Depuis sa création en 1948, Israël a un long passé de politiques illégales et inhumaines envers la population palestinienne, en commençant par leur expulsion forcée à différentes périodes, la confiscation de leurs terres et leur privation des activités sociales et économiques essentielles. En l’absence de tout principe juridique et de toute contrainte imposée par la communauté internationale et les institutions, notamment les pays occidentaux, Israël a eu les mains libres pour appliquer ses politiques illégales et immorales à l’encontre de la population palestinienne.

L’un des domaines les plus importants de ces actes illégaux est celui des arrestations et détentions arbitraires, de l’emprisonnement, de la torture et des mauvais traitements infligés aux Palestiniens, indépendamment de leur genre (hommes, femmes, enfants), de leur âge ou de leur statut social. Israël a poursuivi cette politique pendant des décennies. Cependant, elle s’est accélérée ces dernières années avec l’arrestation et la détention massives de milliers de Palestiniens, souvent pour des motifs infondés, à Gaza et en Cisjordanie, notamment depuis octobre 2023. Par exemple, de nombreux hommes, femmes et enfants ont été arrêtés et détenus simplement pour avoir revendiqué leurs droits fondamentaux ou dans le cadre d’activités telles que le contrôle et le renseignement, souvent sur des bases juridiques floues. Cela soulève de graves inquiétudes concernant la détention arbitraire et, dans certains cas, la disparition forcée. Bien que la législation et les institutions israéliennes ne reconnaissent pas officiellement de tels actes illégaux, dans la pratique, ils sont appliqués contre les Palestiniens, y compris ceux qui sont légalement considérés comme citoyens israéliens et qui devraient, en principe, être protégés par la loi israélienne.
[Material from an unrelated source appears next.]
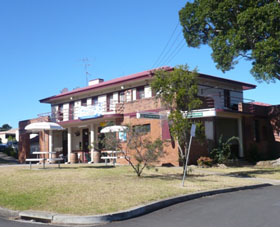 Hotel Oaks - Accommodation NT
L’analyse présentée dans cet article est basée principalement sur des sources officielles et des données publiées par des organisations israéliennes de défense des droits humains et, dans certains cas, par des organisations internationales agissant dans le cadre des Nations unies.

Cela permet de porter un jugement équitable et objectif sur les informations discutées ici.

Cet article repose sur mon analyse des données recueillies auprès de sources israéliennes fiables, notamment des organisations de défense des droits humains comme B’Tselem (Centre israélien d’information pour les droits humains), HaMoked (Centre pour la défense de l’individu) et Addameer (institution civile palestinienne non gouvernementale)[i].  L’analyse est exclusivement la mienne, bien que je me réfère, dans certains cas, aux rapports du Conseil des droits de l’homme présentés à l’Assemblée générale des Nations unies, en particulier les divers rapports préparés par Mme Francesca Albanese, Rapporteuse spéciale du Conseil des droits de l’homme et juriste experte en droits humains sur la situation dans les territoires palestiniens occupés.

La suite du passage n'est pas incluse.